While many open-source modeling tools have traditionally been mostly the basis for building commercial tools on top, we recently observe an increasing direct adoption of those underlying open-source tools bundled together into industrial-ready modeling products. Adopters of those open-source tools thereby gain independence from respective vendors and win flexibility and the freedom to tailor and extend the open-source modeling tools to their specific needs. When tying together a number of open-source tools in order to build a modeling environment, however, adopters partly face a lack of seamless integration among the diverse open-source tools, edgy usability, and heterogeneous user guidance -aspects which traditionally have been addressed by the commercial tool providers in their final products. In this paper, we outline an example of a challenging integration and sketch a technical solution. Based on this example, we draw conclusions regarding organizational concerns that foster the successful resolution of integration issues.
Open-source software has played a major role in model-driven engineering (MDE) since many years. In fact, many software components that are used under the hood of MDE tools is available under the terms of business-friendly open-source licenses.
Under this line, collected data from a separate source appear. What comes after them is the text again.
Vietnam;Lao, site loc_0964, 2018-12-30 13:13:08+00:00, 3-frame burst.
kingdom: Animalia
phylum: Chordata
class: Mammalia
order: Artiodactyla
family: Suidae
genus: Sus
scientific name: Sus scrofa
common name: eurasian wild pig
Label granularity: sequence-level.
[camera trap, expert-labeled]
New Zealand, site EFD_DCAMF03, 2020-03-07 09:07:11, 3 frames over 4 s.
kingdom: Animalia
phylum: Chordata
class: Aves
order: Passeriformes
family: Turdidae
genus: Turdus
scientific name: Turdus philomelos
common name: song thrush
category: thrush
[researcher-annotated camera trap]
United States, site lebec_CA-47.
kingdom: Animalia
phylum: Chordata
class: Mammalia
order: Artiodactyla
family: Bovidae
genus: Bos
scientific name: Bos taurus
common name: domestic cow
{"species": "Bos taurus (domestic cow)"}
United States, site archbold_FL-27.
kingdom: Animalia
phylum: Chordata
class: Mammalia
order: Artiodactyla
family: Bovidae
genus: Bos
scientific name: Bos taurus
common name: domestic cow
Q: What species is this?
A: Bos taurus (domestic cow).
In many cases, tool vendors use open-source modeling frameworks as a basis for building their MDE products. This strategy allowed them to decrease the development costs of those base components and benefit from bug fixes or extensions introduced by others while not endangering their unique selling proposition; the value of their products lies in seamlessly integrating and shaping those open-source frameworks according to specific methodologies or needs, as well as a proprietary, consistent layer on top. Also academia is successfully basing their research prototypes on top of those open-source modeling frameworks, which not only speeds up the development of the research prototypes but also increases the visibility and transferability of their research results. As a consequence, active and diverse communities emerged around open-source modeling tools, such as the Eclipse Modeling Framework (EMF) 1 , the Graphical Modeling Framework (GMF) 2 , Papyrus 3 , and EMF Compare 4 , to name just a few. Moreover, the fact that these tools have been used for years as a basis of different and diverse products nurtured their extensibility and flexibility.
In the last years, however, we observe an increased direct adoption of open-source modeling tools. Instead of using off-the-shelf MDE products that may use opensource modeling tools under the hood, more and more organizations aim to tie together their own modeling environment by using open-source modeling tools directly. Thereby, they gain independence from the respective vendors and -often even more importantly -they win flexibility and the freedom to tailor and extend the opensource modeling tools to their specific needs. This strategy opens up an opportunity for them to significantly increase innovation and to explore new ways of applying MDE in their organizations. Organizations may control the speed of evolving their modeling environments themselves and may benefit from working more closely together with academia and service providers, who maintain, customize, and extend the open-source modeling tools [1].
However, when putting together available open-source modeling tools in order to build a dedicated, complete modeling environment for an organization, adopters partly face a lack of seamless integration among the diverse open-source tools, edgy usability and heterogeneous user guidance -especially at interaction points with other open-source tools. Traditionally, these aspects have been addressed by the commercial tool providers in their final products, but with this new strategy, these issues need to be sorted out in collaboration among adopting organizations and service providers offering expertise in the used open-source projects.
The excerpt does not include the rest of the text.